▶ **RECORDS SHOWN**
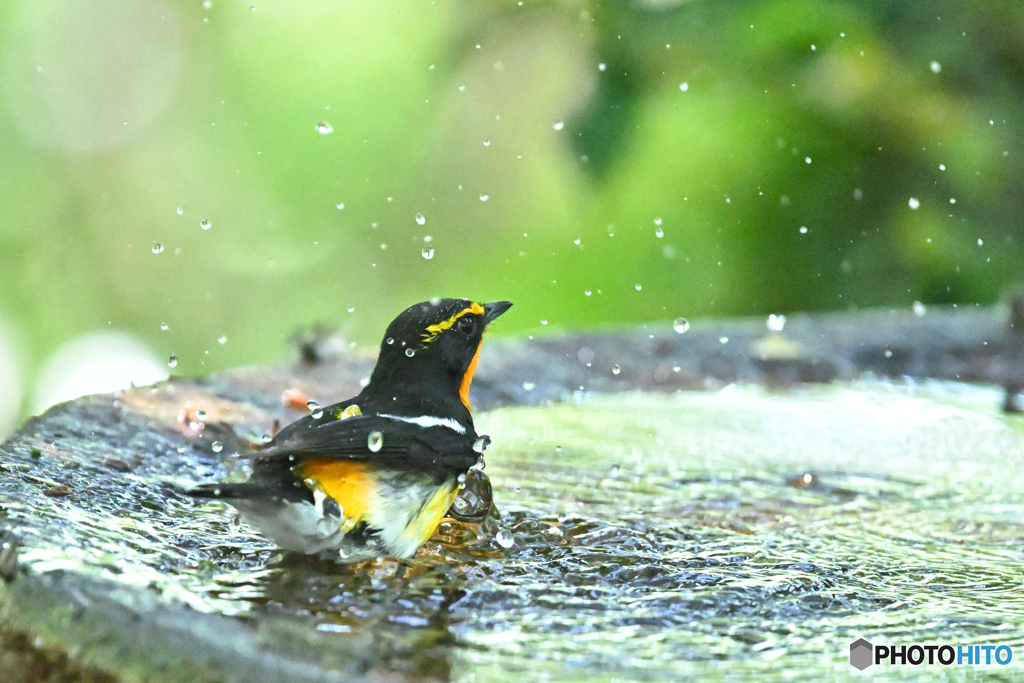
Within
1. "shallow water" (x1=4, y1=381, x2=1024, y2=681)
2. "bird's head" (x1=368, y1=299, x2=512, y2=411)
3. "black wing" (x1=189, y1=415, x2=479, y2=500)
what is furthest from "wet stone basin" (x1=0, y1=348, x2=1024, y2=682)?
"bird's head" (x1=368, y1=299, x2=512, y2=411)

* * *

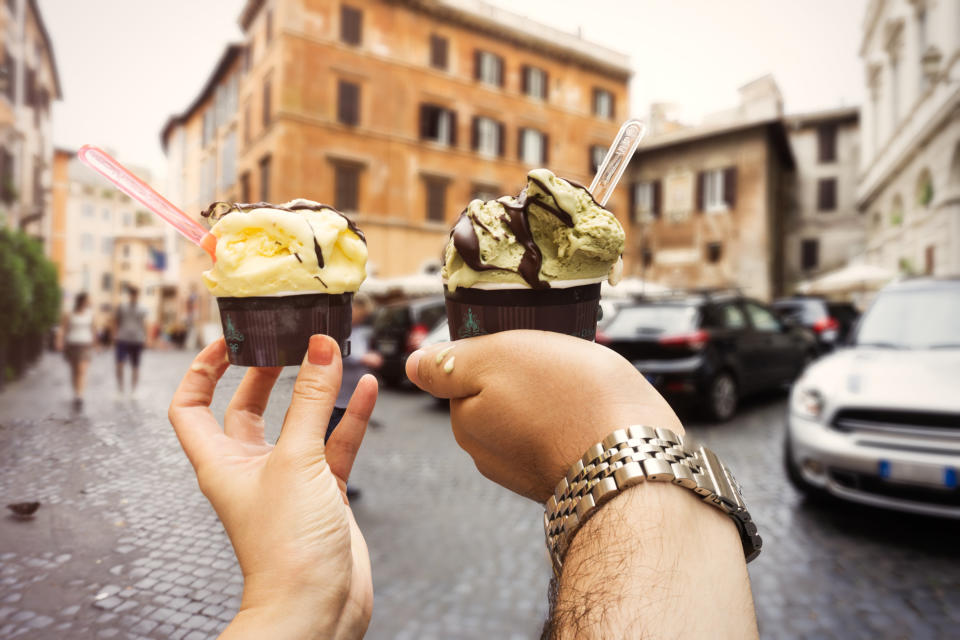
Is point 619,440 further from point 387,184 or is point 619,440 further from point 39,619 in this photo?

* * *

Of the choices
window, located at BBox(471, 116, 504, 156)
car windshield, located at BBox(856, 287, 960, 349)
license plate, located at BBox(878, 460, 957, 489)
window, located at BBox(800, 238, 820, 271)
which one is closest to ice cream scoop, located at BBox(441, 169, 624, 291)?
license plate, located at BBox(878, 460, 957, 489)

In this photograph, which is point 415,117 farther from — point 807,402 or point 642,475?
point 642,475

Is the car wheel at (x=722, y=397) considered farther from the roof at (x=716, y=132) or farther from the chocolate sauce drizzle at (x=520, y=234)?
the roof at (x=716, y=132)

▶ **YOUR INSTRUCTIONS**
Please find each line of the entries above that contains the word "this", and copy those lines out in full.

▶ **FINAL RESULT**
Is point 619,440 further from point 387,184 or is point 619,440 further from point 39,619 in this photo?
In this photograph, which is point 415,117 farther from — point 807,402 or point 642,475?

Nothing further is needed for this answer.